== Task instructions ==
Rewrite the items below, replacing every instance of "closer" with "nearer" and leaving everything else unchanged.

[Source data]
§ §

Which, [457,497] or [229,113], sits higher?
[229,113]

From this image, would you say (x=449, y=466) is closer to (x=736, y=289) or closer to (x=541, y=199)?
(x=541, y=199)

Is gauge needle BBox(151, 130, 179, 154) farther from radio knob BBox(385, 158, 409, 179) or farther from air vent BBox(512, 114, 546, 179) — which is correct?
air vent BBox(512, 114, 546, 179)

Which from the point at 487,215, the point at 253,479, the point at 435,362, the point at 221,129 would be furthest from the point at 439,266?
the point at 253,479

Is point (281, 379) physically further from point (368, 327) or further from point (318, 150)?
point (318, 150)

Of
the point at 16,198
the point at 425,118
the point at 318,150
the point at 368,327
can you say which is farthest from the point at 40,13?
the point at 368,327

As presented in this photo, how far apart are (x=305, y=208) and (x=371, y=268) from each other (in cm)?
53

§ §

== Task solution ==
Which, [457,497] or [229,113], sits higher?
[229,113]

From this image, would you say (x=449, y=466) is nearer to (x=736, y=289) or nearer to (x=541, y=199)?
(x=541, y=199)

Is gauge needle BBox(151, 130, 179, 154) farther from radio knob BBox(385, 158, 409, 179) or farther from air vent BBox(512, 114, 546, 179) — which is correct?
air vent BBox(512, 114, 546, 179)

Which from the point at 487,215, the point at 253,479, the point at 435,362, the point at 221,129 would be furthest from the point at 439,266?
the point at 253,479

Is point (281, 379) physically further from point (368, 327) or further from point (318, 150)?
point (318, 150)

Of
the point at 16,198
the point at 425,118
the point at 318,150
the point at 368,327
can you say which is farthest from the point at 40,13?
the point at 368,327

As presented in this photo, how far apart are (x=305, y=208) and (x=371, y=268) from each other (in cm)?
53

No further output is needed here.